Exercise task A:
In the profile of Paul Miller, in what year did the district buy the Meeker YMCA camp from the Y?
Exercise task B:
Copy word for word the passage of the profile of Paul Miller from "Paul’s first career" to "in this district.".

Did You Know: Paul Miller – Camp Pine Lake’s Greatest Visionary

Paul Miller – Camp Pine Lake’s Greatest Visionary

by Gordon Hoffert

640_Friendship_Lodge_EastNo name is more closely connected with Camp Pine Lake’s Friendship Lodge than Paul Miller. To Paul, Friendship Lodge was more than just a multi-purpose building, it represented a crowning achievement in the mission to which he had dedicated his ministry: to train and empower young people as servant leaders in the Church of the Brethren. Its construction and completion is due to the herculean efforts of this one man and the countless brigades of volunteers he inspired.

Paul grew to adulthood in the 1930’s, a member of the South Waterloo Church of the Brethren. His generation was the first to benefit fully from the denomination’s growing emphasis on district camping and youth ministry. The earliest effort to organize youth activities outside of Sunday Schools began with the Christian Workers Society in 1903. Its aim was to promote growth in fellowship and leadership skills. The Northern Plains District (then called the Tri-District) fell in step with this movement. A district camping program began in 1921. During these early years of camping, the Brotherhood would send out some of its top leaders to mentor and inspire the campers. In 1932, the camping program moved to its present location, the Meeker YMCA camp, but was owned by the Y until the district purchased it in 1954.

In the early 1930’s a Brethren Young People’s Department was organized by the Brotherhood and Paul became its district president. Paul also participated in the “Hilltop Retreats,” a movement begun by Dan West to train leaders by gathering together selected district youth. Paul belonged to this group, which strove for “disciplined fellowship.” Their mission was to develop “effective leaders for young people’s work in the Church of the Brethren – effective because they are essentially healthy mentally and physically; free to give what they have, and growing into greater effectiveness.”

Paul’s first career choice was to become a high school ag teacher. He attended Iowa State University for one year, but then experienced a call to ministry. It occurred during an event he was attending at Camp Pine Lake. In the stillness of the evening he went for a walk around the lake. He stopped for a moment and felt God’s presence moving him in a new direction, into a vocation as a pastor. He transferred that fall to McPherson college and from there went to Bethany Seminary. He and his wife, Ellen, spent most of their years in ministry serving churches in this district.

Data section:
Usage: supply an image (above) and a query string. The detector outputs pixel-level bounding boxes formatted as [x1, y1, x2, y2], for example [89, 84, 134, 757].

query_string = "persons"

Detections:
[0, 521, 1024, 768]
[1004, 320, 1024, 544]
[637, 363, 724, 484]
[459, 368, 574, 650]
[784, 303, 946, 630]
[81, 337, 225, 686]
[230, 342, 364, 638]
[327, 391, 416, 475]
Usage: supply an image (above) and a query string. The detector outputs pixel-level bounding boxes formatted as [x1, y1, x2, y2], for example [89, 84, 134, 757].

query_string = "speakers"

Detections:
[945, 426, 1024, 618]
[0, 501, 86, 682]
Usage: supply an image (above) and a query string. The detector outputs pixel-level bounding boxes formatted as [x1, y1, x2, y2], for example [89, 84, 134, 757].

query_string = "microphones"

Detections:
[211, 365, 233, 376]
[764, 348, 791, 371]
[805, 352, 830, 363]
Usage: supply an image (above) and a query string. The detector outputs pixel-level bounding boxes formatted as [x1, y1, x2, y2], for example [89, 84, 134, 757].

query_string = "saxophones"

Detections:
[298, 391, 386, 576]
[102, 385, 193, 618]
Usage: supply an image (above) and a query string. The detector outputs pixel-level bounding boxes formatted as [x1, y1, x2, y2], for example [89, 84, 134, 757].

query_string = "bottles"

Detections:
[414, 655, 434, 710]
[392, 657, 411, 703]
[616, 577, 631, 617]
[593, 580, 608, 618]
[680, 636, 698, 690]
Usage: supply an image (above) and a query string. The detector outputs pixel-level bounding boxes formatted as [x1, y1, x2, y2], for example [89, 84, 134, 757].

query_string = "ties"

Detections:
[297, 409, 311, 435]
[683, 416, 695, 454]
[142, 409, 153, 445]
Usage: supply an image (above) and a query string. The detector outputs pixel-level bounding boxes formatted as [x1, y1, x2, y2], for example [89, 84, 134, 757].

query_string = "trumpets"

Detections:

Answer A:
1954

Answer B:
Paul’s first career choice was to become a high school ag teacher. He attended Iowa State University for one year, but then experienced a call to ministry. It occurred during an event he was attending at Camp Pine Lake. In the stillness of the evening he went for a walk around the lake. He stopped for a moment and felt God’s presence moving him in a new direction, into a vocation as a pastor. He transferred that fall to McPherson college and from there went to Bethany Seminary. He and his wife, Ellen, spent most of their years in ministry serving churches in this district.